Faaz smiled and patted him on the shoulder. ‘Your impatience is admirable, brother, but there is no need to rush.’
‘I’m as trained as I need to be,’ said Amer. ‘I’m wasting my time here.’
‘Training time is never wasted time, brother,’ said Faaz.
‘I don’t need to be taught how to make suicide vests,’ said Amer. ‘We need to be on the offensive. We need to keep striking fear into the hearts of the kafirs.’
‘We will, brother. And soon. But in the meantime, better to train than to just sit idle.’
An elderly man with a white beard and thick-lensed spectacles walked over from the admin block. He was holding a large cardboard box and behind him was a younger man in a white thobe who was carrying a mannequin. Fighters gathered around them, intrigued by the mannequin. The elderly man put the box on a wooden trestle table and pulled out a brown canvas vest with multiple pockets. He put it on the mannequin. Sid saw Amer approach the man and talk to him. Sid grinned at Amer’s obvious enthusiasm.
‘We should get closer and hear what he has to say,’ Faaz said to Sid.
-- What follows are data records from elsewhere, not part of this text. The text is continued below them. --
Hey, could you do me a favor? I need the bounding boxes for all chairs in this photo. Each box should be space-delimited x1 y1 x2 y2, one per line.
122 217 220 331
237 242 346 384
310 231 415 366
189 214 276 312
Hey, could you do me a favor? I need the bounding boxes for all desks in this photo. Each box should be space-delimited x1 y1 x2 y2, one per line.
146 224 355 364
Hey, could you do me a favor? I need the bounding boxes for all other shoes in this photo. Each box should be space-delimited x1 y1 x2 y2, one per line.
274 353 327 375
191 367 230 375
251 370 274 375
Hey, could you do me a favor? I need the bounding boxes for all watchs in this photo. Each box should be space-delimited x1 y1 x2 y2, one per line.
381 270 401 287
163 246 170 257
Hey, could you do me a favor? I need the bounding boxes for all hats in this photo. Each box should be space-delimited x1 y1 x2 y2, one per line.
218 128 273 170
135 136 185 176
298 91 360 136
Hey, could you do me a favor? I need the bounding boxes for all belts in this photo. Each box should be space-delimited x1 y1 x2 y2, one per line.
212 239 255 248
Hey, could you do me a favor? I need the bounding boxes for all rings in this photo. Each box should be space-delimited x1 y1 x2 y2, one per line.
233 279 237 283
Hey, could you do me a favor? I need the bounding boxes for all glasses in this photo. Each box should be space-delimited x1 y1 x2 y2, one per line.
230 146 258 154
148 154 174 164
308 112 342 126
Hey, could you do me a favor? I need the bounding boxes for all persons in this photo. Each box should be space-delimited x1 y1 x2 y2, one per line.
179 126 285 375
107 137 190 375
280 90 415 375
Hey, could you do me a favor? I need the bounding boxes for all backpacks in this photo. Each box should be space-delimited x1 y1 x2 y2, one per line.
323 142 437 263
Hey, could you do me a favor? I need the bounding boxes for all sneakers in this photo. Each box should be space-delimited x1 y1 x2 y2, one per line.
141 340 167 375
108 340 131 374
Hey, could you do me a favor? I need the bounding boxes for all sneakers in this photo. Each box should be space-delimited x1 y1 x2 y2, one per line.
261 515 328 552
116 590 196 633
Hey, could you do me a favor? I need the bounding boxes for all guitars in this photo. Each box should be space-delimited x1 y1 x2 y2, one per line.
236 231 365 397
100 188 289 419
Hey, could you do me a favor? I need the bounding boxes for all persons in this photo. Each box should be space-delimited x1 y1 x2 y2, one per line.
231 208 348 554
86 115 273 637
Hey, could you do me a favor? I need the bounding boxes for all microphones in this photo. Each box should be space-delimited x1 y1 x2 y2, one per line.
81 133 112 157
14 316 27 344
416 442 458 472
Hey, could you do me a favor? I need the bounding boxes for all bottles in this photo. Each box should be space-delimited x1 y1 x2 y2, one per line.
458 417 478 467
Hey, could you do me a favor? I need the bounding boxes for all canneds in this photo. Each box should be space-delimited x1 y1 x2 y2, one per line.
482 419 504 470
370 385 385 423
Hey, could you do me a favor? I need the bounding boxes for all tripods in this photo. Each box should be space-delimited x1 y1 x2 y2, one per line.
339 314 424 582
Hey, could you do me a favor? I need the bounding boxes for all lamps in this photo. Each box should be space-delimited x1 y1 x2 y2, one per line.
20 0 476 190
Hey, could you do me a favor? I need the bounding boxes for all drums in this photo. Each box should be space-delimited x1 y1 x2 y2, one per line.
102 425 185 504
They walked towards the crowd. There were more than fifty men there and more were heading that way from the barracks. Amer was stroking the vest, and saying something to the old man, when all of a sudden there was a flash of light and a deafening bang – and then the sound of men screaming in pain and terror.
CHAPTER 11
The woman was bleeding to death and there was nothing Raj Patel could do about it. And her unborn child was in an even worse state. He stared down at the gaping wound in the woman’s abdomen and at the bullet lodged in the head of the baby. ‘I don’t know what to do,’ he said. He looked at the half dozen masked faces, all staring at him and waiting for a decision. The woman had been wheeled into the operating theatre ten minutes earlier, the victim of a sniper who had taken to shooting pregnant women in the stomach. The anaesthetist had put her under right away, they had put her on a blood drip and Raj had opened her up. But as soon as he saw the internal damage, Raj realised there was nothing he could do. The bullet had tumbled through the woman’s liver before destroying the baby’s brain. The liver was beyond repair and that meant removal was his only option, but there was no dialysis equipment in the hospital and no chance of a transplant. The baby’s chest was still moving and its heart was still beating but the damage to the brain meant that even if he could keep it alive, it would never leave the hospital. The faces staring at him were blank. At first Raj didn’t recognise them but then one by one he realised who they were. His mother. His father. Dr Williams, his mentor back at St Mary’s Hospital in London. Ricky, his childhood friend who had died from leukaemia when he was at primary school and whose death had set him on course to being a doctor. Raj looked at his blood-stained hands. He wasn’t wearing surgical gloves, he realised. Or a mask. In fact he wasn’t wearing anything. He was naked. Stark bollock naked. The baby was crying, and Raj looked down at it. Its bloody hands were reaching up to him. ‘Help my mother, Dr Raj. Please help her Dr Raj.’
Raj opened his mouth to scream but then he woke up, gasping for breath. A Syrian nurse was standing over him. ‘Dr Raj, I’m sorry,’ she said. ‘Dr Eloias needs you in the theatre.’